23. The oronasal cushion according to claim 21, wherein the oral soft pad part comprises an oral ambilateral part and a chin part, and an oronasal transition part and the chin part are respectively connected to an upper side and a lower side of the oral ambilateral part; the oral ambilateral part is configured to fit with the face of the wearer in response to the oronasal cushion being put on by the wearer, and the chin part is configured to fit with a chin of the wearer in response to the oronasal cushion being put on by the wearer.

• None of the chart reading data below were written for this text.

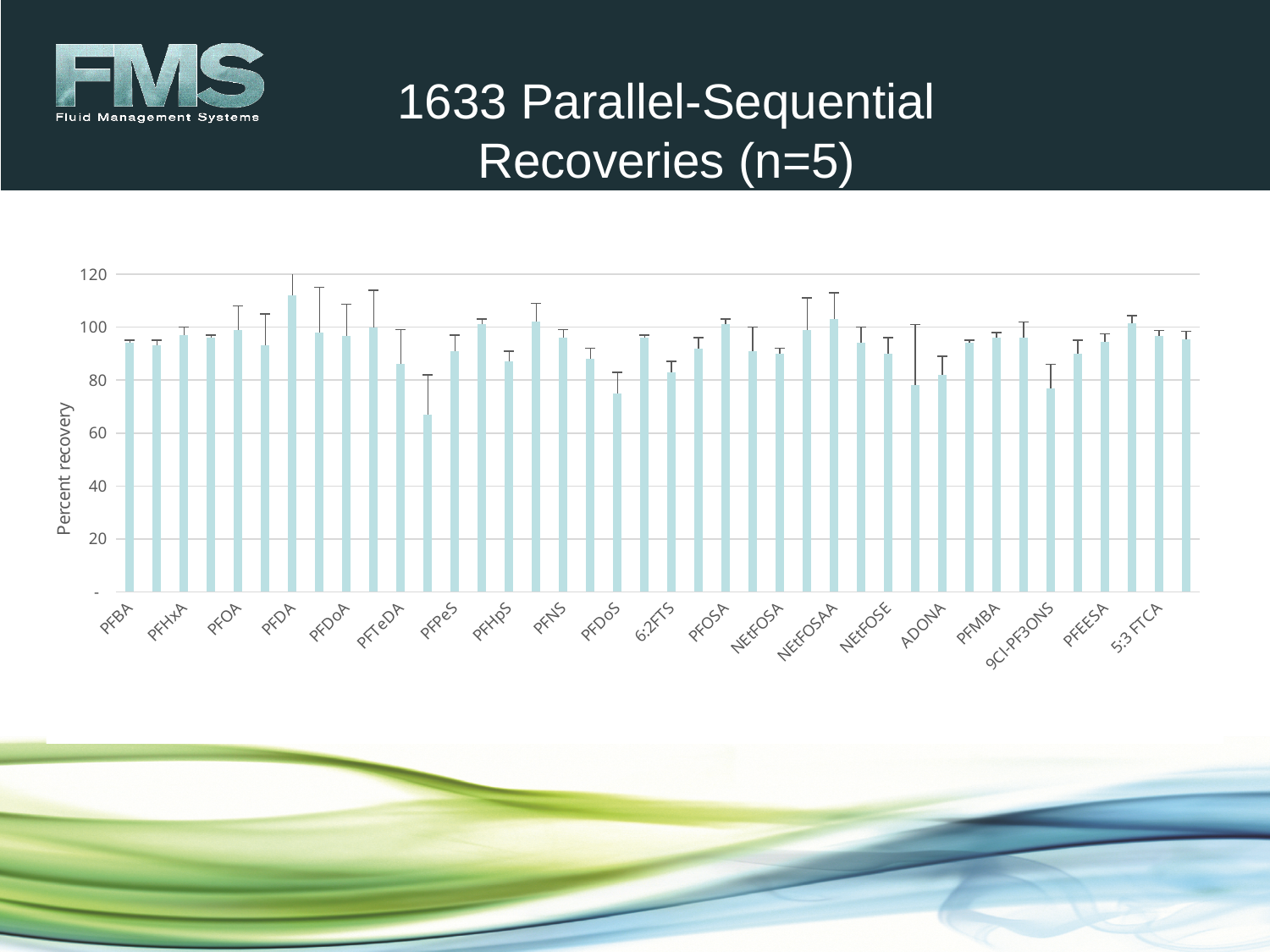
What is the title of the chart on the slide? 1633 Parallel-Sequential Recoveries (n=5) What kind of chart is shown on the slide? Bar chart Is the percent recovery for PFDoS greater or less than 80? less Is the percent recovery for PFTeDA greater or less than 100? less Which labelled compound has the highest percent recovery? PFDA Which has the higher percent recovery, PFDA or PFDoS? PFDA How many compound labels are shown on the x axis? 20 Is the percent recovery for 9Cl-PF3ONS greater or less than 80? less Which has the higher percent recovery, PFBA or PFDoS? PFBA What is the label of the vertical axis? Percent recovery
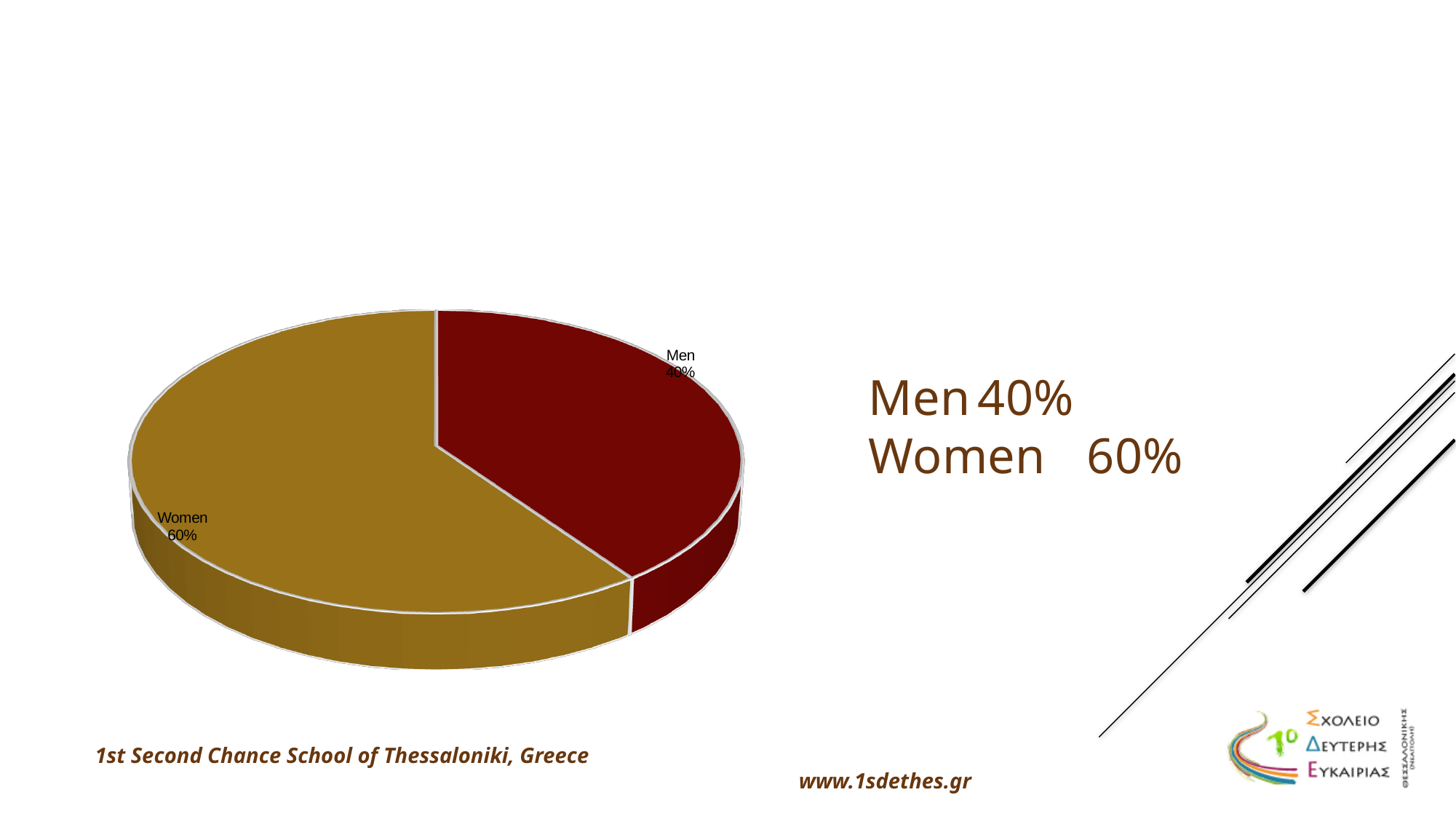
How many slices does the pie chart have? 2 What share of the pie does the Women slice represent? 60% Which is larger, the Men slice or the Women slice? Women What colour is the Men slice of the pie? dark red Is the share for Women greater or less than 50%? greater Which slice of the pie is the largest? Women What share of the pie does the Men slice represent? 40% What is the difference in percentage points between the Women slice and the Men slice? 20 percentage points What colour is the Women slice of the pie? gold Which slice of the pie is the smallest? Men What kind of chart is shown on the slide? pie chart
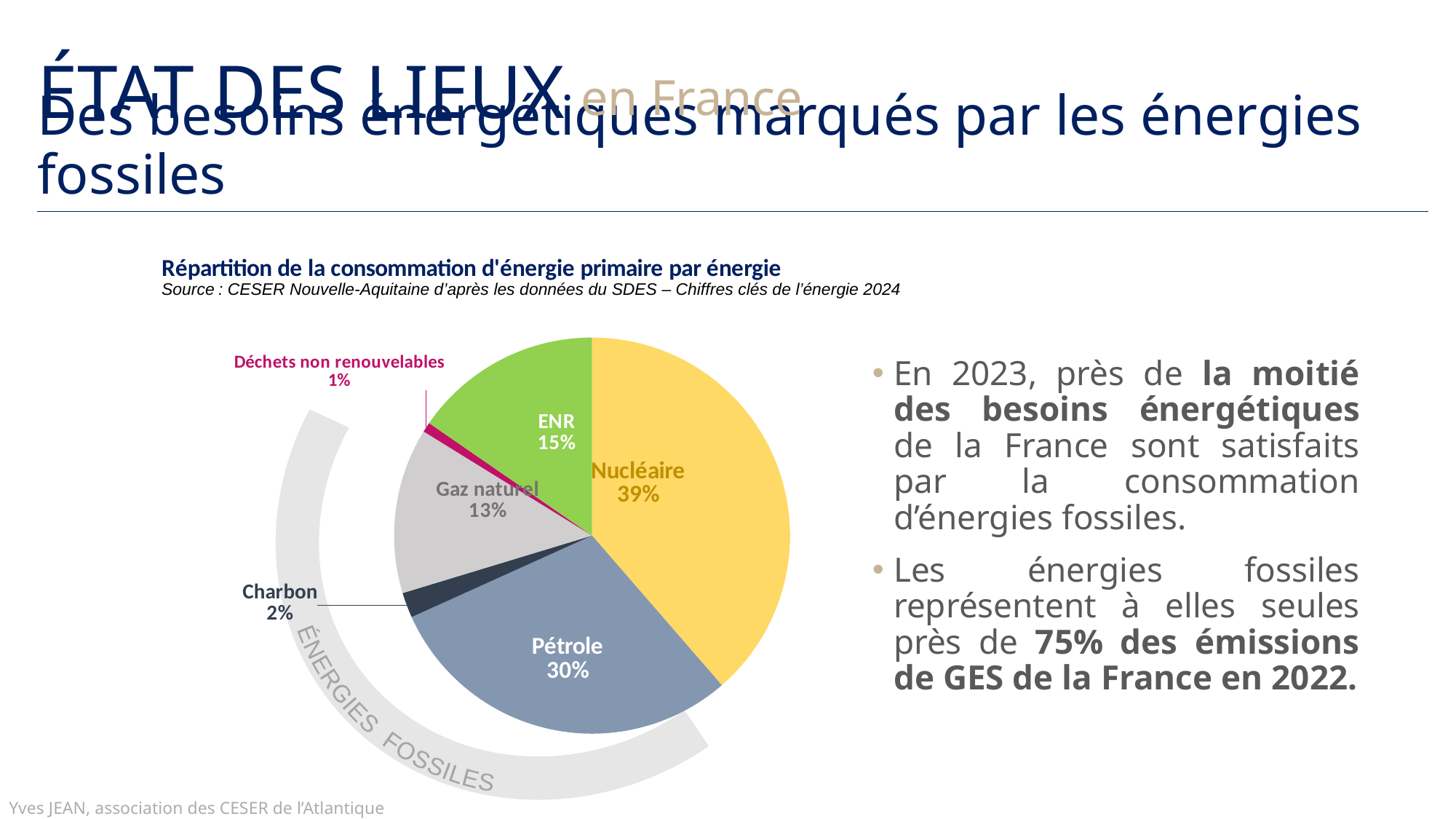
What is the value shown for Pétrole? 30% What is the value for Déchets non renouvelables? 1% How many slices does the pie chart have? 6 What is the difference in percentage points between Nucléaire and Pétrole? 9 Which energy source has the largest slice of the pie? Nucléaire Which energy source has the smallest slice of the pie? Déchets non renouvelables What is the title of the chart? Répartition de la consommation d'énergie primaire par énergie What percentage is shown for Gaz naturel? 13% What kind of chart is shown on the slide? pie chart What share of primary energy consumption does Nucléaire account for? 39% Which is larger, ENR or Gaz naturel? ENR What is the combined share of Pétrole, Gaz naturel and Charbon? 45%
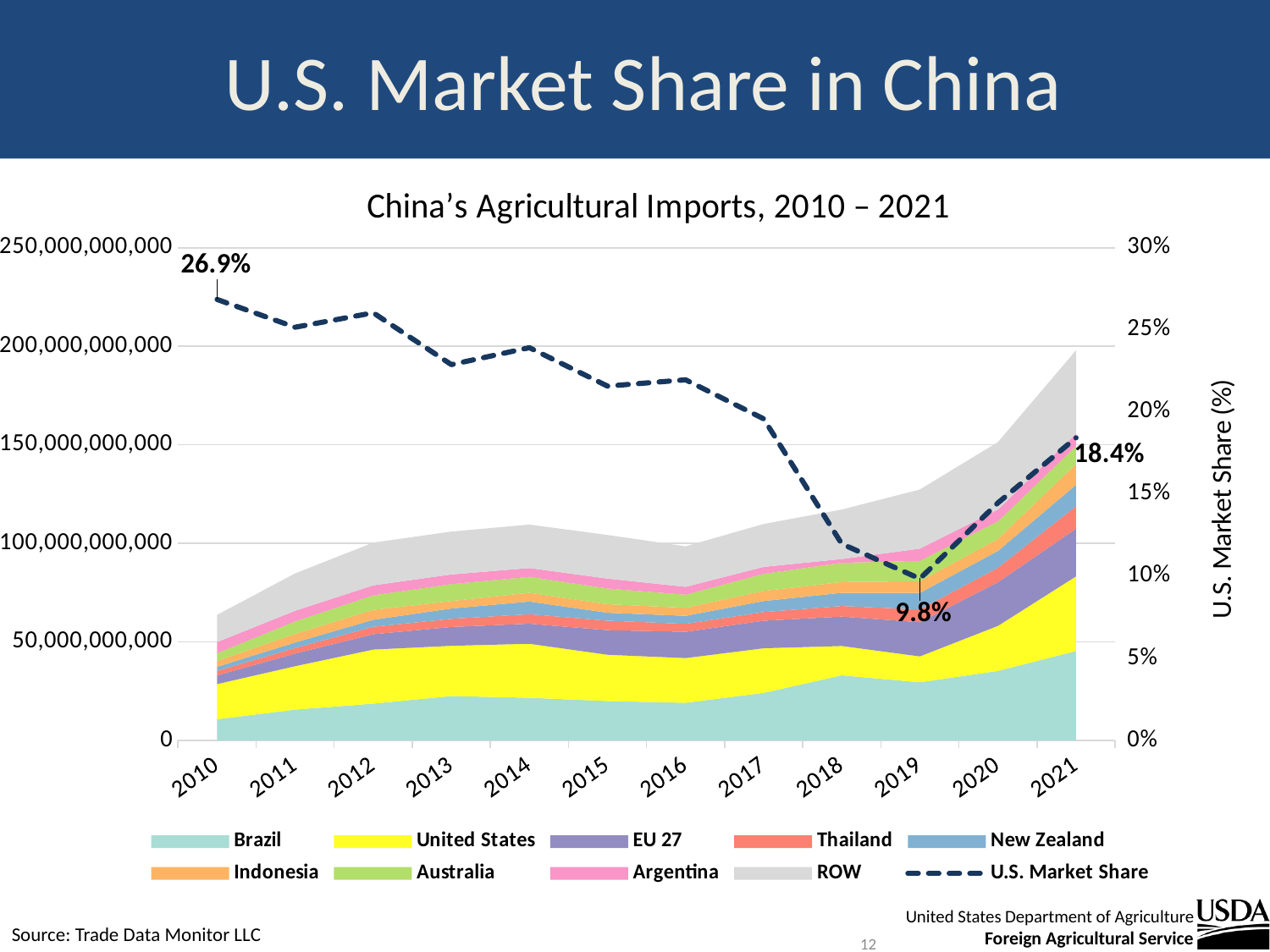
By how many percentage points did the U.S. market share fall from 2010 to 2019? 17.1 percentage points What is the title of the chart? China's Agricultural Imports, 2010 – 2021 How many series does the legend list? 10 By how many percentage points did the U.S. market share rise from 2019 to 2021? 8.6 percentage points What kind of chart is this? Stacked area chart with a line What was the U.S. market share in China in 2010? 26.9% What was the U.S. market share in China in 2021? 18.4% Is the total of China's agricultural imports in 2021 greater or less than 150,000,000,000? greater How many years are shown on the x axis? 12 In which year was the U.S. market share line at its lowest? 2019 What was the U.S. market share in China in 2019? 9.8% In which year was the U.S. market share line at its highest? 2010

24. The oronasal cushion according to claim 23, wherein the oral ambilateral part comprises a face contact region surrounding the oral opening, a face support region smoothly connected to the face contact region and extending toward a front side of the oral structure, and an oral transition region surrounding the oral opening; the oral transition region is smoothly connected to the face contact region and the face support region.

25-28. (canceled)

29. The oronasal cushion according to claim 24, wherein the chin part comprises a chin contact region surrounding the oral opening and a chin transition region smoothly connected to the chin contact region, the chin transition region extends to a front side of the oronasal cushion, or the chin transition region is connected to a chin support region.

30-49. (canceled)

50. A patient interface device, comprising the oronasal cushion according to claim 1, and a frame, wherein the oronasal cushion is sealingly connected to the frame.